→ **PROVIDED DATA**
=====

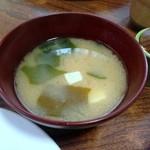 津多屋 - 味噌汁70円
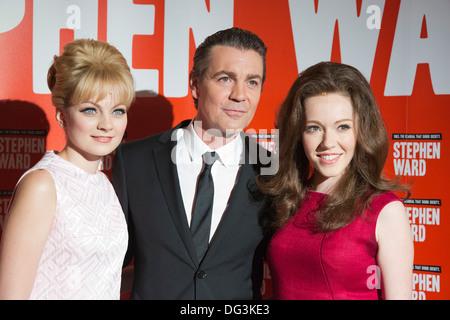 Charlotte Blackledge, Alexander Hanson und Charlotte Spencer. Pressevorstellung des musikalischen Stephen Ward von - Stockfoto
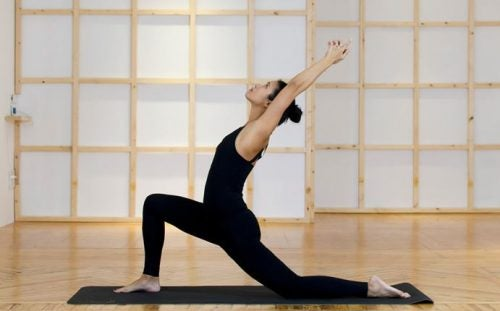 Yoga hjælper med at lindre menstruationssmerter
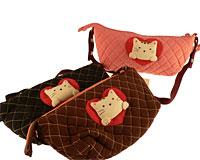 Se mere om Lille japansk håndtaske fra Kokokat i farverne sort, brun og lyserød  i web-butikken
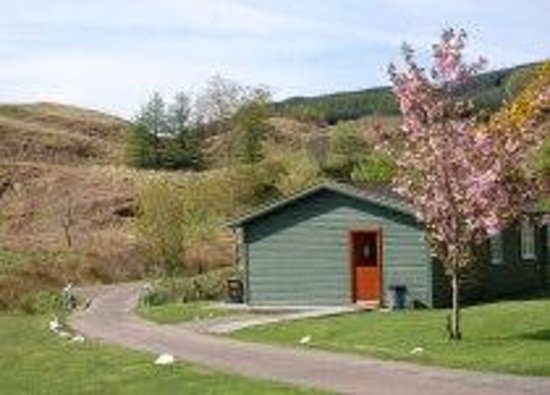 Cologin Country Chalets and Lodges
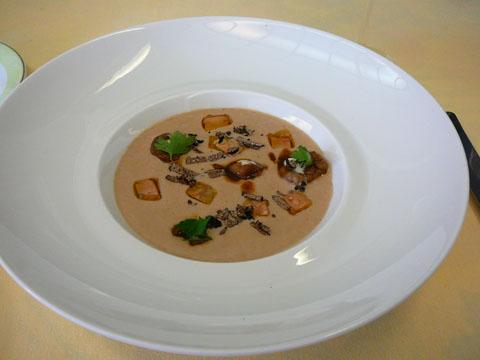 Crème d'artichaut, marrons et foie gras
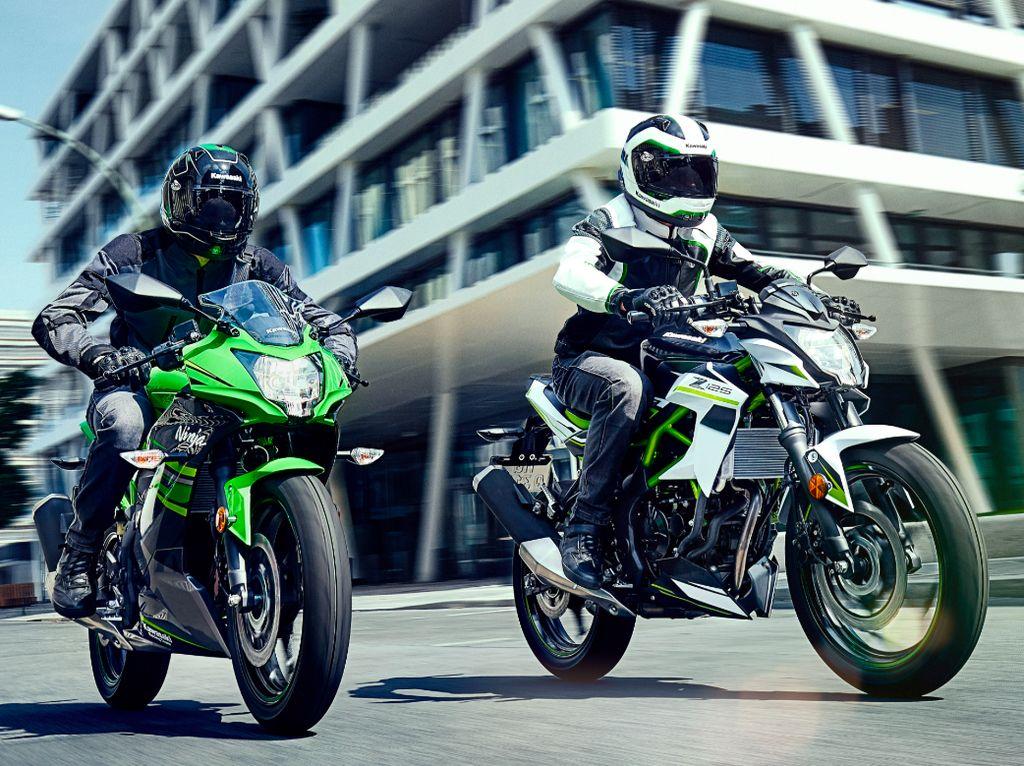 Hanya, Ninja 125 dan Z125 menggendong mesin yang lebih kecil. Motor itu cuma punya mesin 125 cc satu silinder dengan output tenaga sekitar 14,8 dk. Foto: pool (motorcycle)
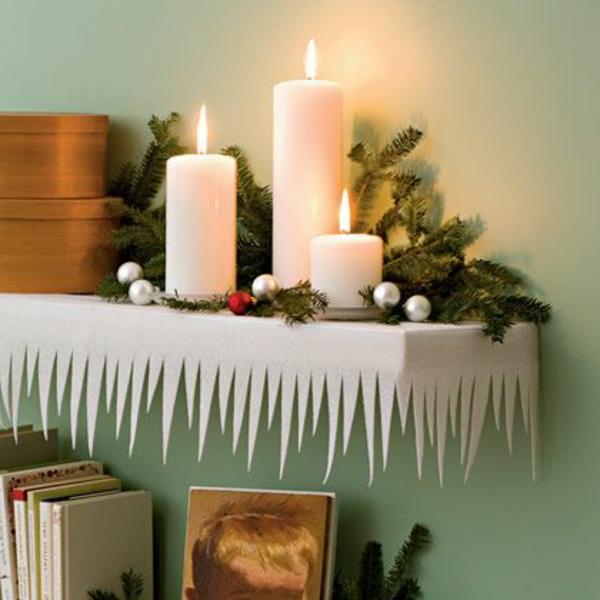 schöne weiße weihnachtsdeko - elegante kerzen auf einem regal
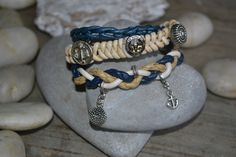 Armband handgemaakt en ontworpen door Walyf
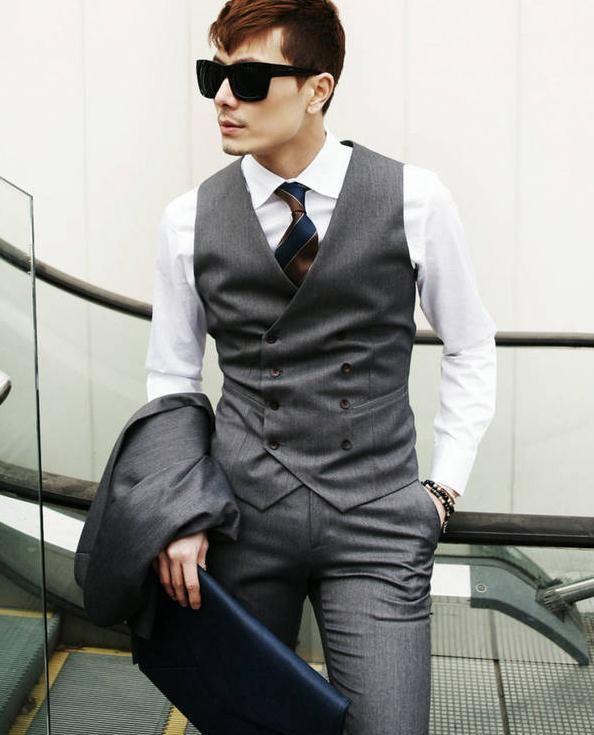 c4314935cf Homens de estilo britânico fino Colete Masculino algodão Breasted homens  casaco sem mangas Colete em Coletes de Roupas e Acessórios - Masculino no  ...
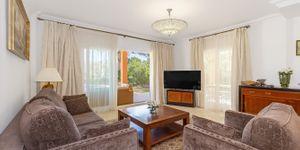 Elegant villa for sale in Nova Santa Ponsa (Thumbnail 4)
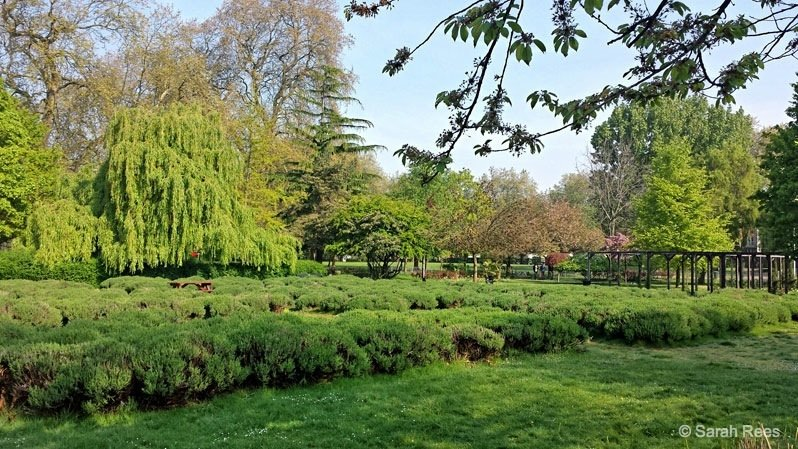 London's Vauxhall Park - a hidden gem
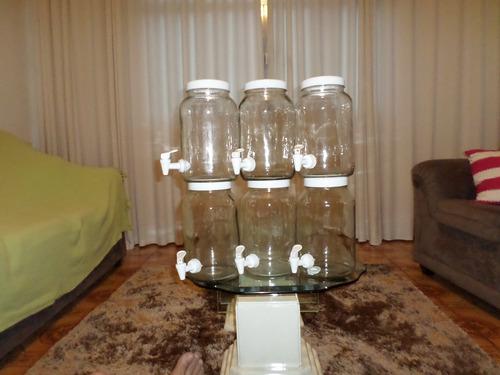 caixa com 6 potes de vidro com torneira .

=====

→ **REQUIRED ACTION**
Skipping every picture, reproduce the records word for word.

→ **RESPONSE FOR THIS EXERCISE**
 津多屋 - 味噌汁70円
 Charlotte Blackledge, Alexander Hanson und Charlotte Spencer. Pressevorstellung des musikalischen Stephen Ward von - Stockfoto
 Yoga hjælper med at lindre menstruationssmerter
 Se mere om Lille japansk håndtaske fra Kokokat i farverne sort, brun og lyserød  i web-butikken
 Cologin Country Chalets and Lodges
 Crème d'artichaut, marrons et foie gras
 Hanya, Ninja 125 dan Z125 menggendong mesin yang lebih kecil. Motor itu cuma punya mesin 125 cc satu silinder dengan output tenaga sekitar 14,8 dk. Foto: pool (motorcycle)
 schöne weiße weihnachtsdeko - elegante kerzen auf einem regal
 Armband handgemaakt en ontworpen door Walyf
 c4314935cf Homens de estilo britânico fino Colete Masculino algodão Breasted homens  casaco sem mangas Colete em Coletes de Roupas e Acessórios - Masculino no  ...
 Elegant villa for sale in Nova Santa Ponsa (Thumbnail 4)
 London's Vauxhall Park - a hidden gem
 caixa com 6 potes de vidro com torneira .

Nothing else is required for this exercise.